| Task instructions |
Copy out everything from the start of the records down to the line containing "1803 millimetres", keeping each line word for word and leaving out the pictures.

| Data shown |
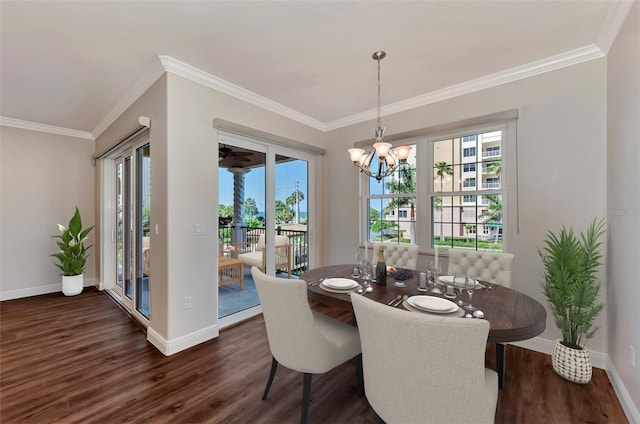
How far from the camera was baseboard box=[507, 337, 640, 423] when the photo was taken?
64.6 inches

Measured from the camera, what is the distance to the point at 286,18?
6.18 ft

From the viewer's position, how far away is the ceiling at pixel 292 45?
1803 millimetres

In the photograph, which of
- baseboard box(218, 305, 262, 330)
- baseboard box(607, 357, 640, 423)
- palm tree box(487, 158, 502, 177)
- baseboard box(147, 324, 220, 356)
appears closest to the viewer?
baseboard box(607, 357, 640, 423)

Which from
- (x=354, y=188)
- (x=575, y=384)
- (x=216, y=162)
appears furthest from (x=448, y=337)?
(x=354, y=188)

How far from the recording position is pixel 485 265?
235cm

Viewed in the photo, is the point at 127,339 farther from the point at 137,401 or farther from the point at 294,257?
the point at 294,257

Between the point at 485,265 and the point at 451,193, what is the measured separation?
101 centimetres

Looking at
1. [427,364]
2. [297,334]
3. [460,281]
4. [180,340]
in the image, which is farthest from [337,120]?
[427,364]

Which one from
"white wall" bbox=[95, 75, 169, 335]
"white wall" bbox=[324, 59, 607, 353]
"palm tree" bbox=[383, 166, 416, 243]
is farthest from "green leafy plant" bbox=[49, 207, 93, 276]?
"white wall" bbox=[324, 59, 607, 353]

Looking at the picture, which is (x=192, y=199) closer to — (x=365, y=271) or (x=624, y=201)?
(x=365, y=271)

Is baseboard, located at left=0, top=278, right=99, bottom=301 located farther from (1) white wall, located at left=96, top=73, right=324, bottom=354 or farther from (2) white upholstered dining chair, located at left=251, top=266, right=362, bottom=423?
(2) white upholstered dining chair, located at left=251, top=266, right=362, bottom=423

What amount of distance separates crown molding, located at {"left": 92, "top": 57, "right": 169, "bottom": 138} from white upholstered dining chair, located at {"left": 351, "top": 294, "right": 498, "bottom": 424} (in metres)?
2.79

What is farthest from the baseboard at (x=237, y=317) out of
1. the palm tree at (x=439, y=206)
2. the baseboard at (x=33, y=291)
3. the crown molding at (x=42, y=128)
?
the crown molding at (x=42, y=128)

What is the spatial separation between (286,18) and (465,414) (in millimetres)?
2471
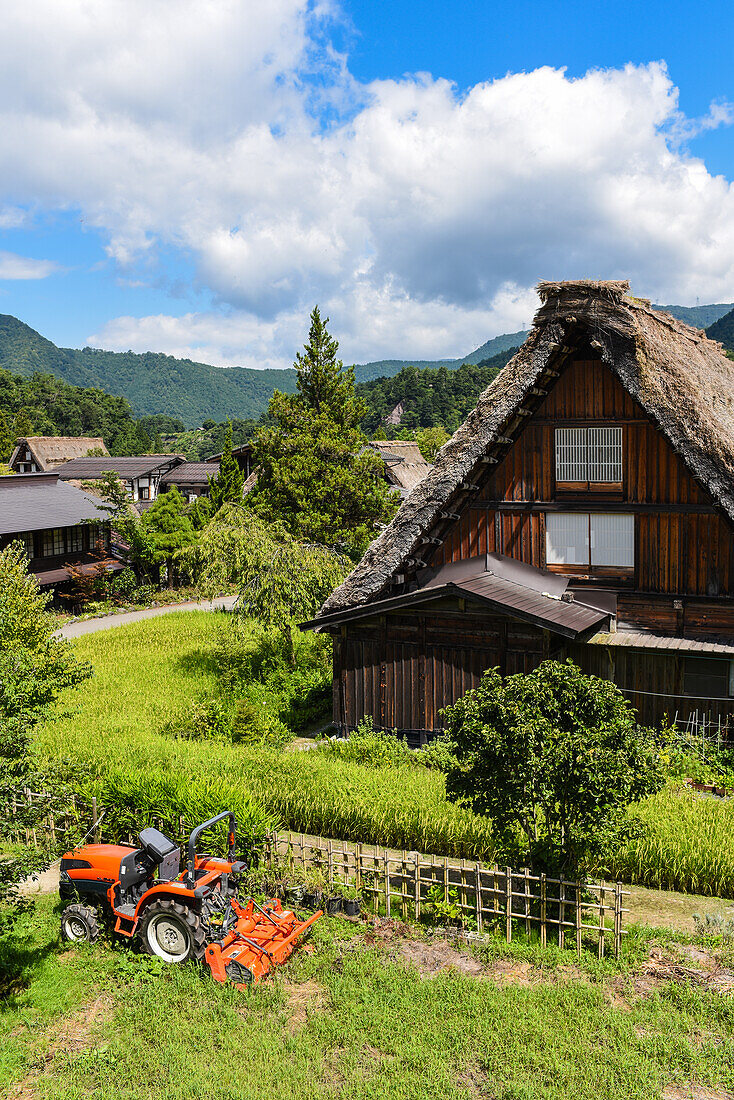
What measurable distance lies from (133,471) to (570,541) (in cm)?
5048

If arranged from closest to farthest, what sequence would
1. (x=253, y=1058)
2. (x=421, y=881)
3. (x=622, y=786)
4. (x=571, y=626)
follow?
(x=253, y=1058) → (x=622, y=786) → (x=421, y=881) → (x=571, y=626)

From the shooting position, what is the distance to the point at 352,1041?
6352 mm

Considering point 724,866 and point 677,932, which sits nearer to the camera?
point 677,932

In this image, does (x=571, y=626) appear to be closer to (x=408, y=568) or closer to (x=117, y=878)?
(x=408, y=568)

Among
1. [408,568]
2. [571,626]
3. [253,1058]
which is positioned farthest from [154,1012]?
[408,568]

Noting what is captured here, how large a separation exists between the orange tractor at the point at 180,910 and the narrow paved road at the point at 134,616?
19696 millimetres

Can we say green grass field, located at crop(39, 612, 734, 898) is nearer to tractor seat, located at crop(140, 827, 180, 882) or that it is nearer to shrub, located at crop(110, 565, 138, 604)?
tractor seat, located at crop(140, 827, 180, 882)

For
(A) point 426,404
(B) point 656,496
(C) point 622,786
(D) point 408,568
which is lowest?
(C) point 622,786

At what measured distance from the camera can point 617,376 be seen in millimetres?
13969

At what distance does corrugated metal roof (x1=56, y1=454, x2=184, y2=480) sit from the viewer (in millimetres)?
59469

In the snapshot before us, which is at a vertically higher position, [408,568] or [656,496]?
[656,496]

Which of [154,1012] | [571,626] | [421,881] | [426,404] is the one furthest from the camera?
[426,404]

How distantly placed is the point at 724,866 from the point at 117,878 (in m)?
6.61

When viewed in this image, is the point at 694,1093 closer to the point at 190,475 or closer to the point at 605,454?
the point at 605,454
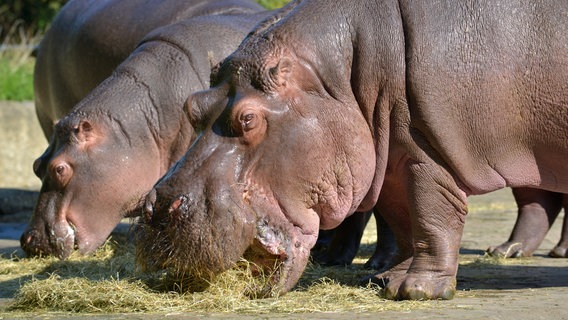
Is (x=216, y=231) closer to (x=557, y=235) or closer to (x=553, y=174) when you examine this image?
(x=553, y=174)

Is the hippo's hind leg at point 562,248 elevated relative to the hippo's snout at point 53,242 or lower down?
elevated

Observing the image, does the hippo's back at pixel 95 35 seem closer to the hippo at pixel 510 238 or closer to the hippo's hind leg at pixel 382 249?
the hippo at pixel 510 238

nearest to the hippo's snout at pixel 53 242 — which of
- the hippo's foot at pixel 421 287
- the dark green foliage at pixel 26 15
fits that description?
the hippo's foot at pixel 421 287

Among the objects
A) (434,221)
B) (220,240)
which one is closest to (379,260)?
(434,221)

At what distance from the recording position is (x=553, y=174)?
4.38m

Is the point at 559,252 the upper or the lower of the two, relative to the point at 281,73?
lower

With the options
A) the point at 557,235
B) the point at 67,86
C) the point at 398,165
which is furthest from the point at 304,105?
the point at 67,86

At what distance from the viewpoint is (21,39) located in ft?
54.8

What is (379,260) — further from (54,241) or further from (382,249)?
(54,241)

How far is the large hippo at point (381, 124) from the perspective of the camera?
4125 millimetres

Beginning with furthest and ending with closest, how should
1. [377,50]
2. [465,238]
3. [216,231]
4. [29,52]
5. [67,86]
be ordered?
[29,52] < [67,86] < [465,238] < [377,50] < [216,231]

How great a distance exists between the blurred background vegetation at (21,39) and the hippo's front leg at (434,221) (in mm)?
8954

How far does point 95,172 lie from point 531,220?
2.50 metres

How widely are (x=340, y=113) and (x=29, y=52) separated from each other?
35.6 feet
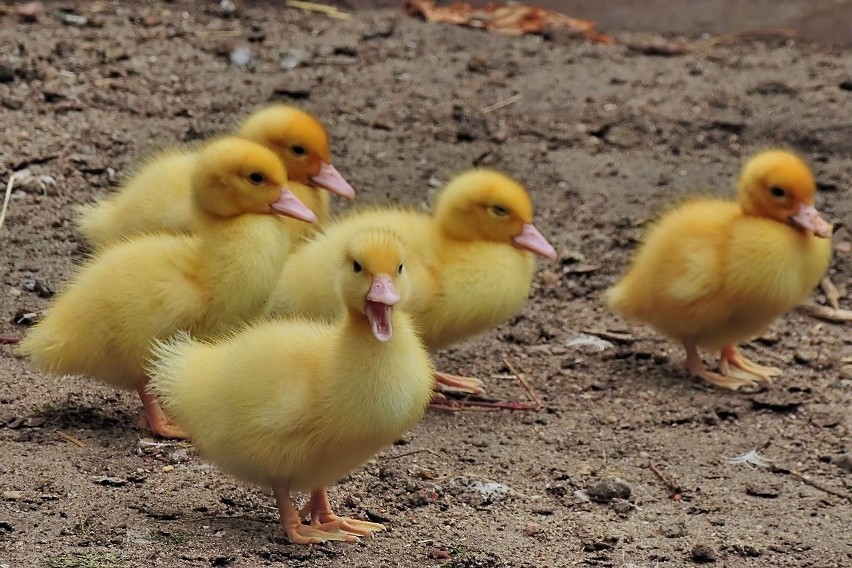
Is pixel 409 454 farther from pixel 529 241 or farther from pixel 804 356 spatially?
pixel 804 356

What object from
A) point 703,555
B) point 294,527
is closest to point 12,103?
point 294,527

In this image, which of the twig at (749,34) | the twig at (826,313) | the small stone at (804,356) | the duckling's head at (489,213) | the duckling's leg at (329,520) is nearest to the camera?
the duckling's leg at (329,520)

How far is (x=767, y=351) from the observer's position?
6215mm

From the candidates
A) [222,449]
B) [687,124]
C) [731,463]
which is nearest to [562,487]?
[731,463]

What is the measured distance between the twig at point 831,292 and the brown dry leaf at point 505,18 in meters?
2.95

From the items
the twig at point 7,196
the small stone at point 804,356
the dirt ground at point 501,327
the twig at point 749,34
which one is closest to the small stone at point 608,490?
the dirt ground at point 501,327

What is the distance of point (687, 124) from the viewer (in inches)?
314

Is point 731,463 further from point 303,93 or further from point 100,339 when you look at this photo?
point 303,93

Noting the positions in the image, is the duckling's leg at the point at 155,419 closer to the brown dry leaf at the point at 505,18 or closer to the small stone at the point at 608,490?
the small stone at the point at 608,490

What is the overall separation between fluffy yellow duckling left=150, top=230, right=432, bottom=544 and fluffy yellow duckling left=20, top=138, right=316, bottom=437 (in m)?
0.54

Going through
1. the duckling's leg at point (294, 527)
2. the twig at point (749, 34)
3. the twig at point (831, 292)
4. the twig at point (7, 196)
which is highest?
the twig at point (749, 34)

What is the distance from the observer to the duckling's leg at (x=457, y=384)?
5.54 m

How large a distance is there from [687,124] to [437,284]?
3267mm

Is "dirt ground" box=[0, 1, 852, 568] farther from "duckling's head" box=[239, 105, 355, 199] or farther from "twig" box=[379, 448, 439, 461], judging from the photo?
"duckling's head" box=[239, 105, 355, 199]
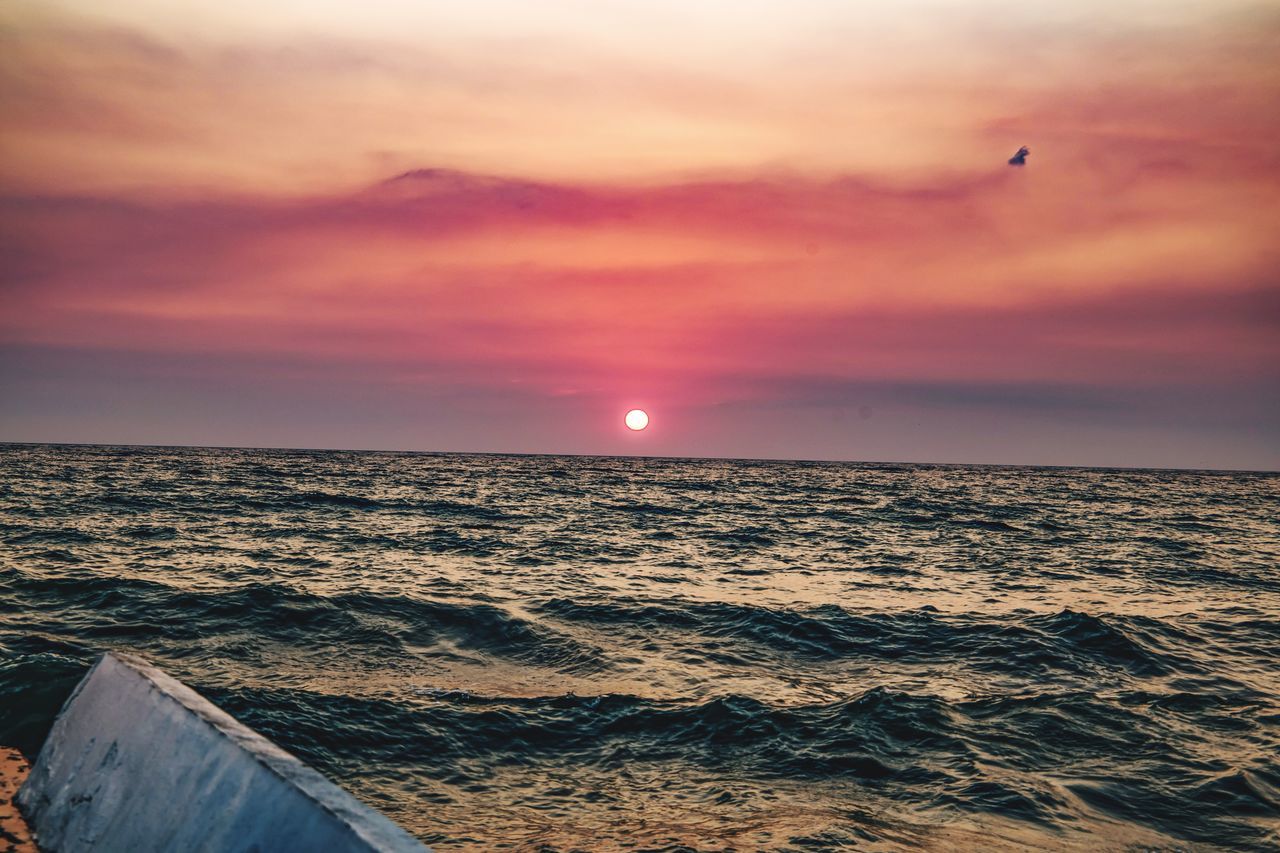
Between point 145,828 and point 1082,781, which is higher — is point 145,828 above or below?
above

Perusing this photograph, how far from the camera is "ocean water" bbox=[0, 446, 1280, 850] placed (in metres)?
6.67

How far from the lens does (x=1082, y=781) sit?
7.41m

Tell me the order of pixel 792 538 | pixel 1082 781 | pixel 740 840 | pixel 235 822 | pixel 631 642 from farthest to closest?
Answer: pixel 792 538 → pixel 631 642 → pixel 1082 781 → pixel 740 840 → pixel 235 822

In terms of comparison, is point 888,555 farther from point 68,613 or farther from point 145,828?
point 145,828

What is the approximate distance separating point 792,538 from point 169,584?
1902 cm

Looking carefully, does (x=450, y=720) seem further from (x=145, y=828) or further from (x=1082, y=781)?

| Full solution |
How far from the camera was baseboard box=[507, 337, 640, 423] when the photo was taken?
64.6 inches

Measured from the camera, what is the distance to the point at 286,18?
6.18 ft

From the viewer's position, how far away is the ceiling at pixel 292 45?
1803 millimetres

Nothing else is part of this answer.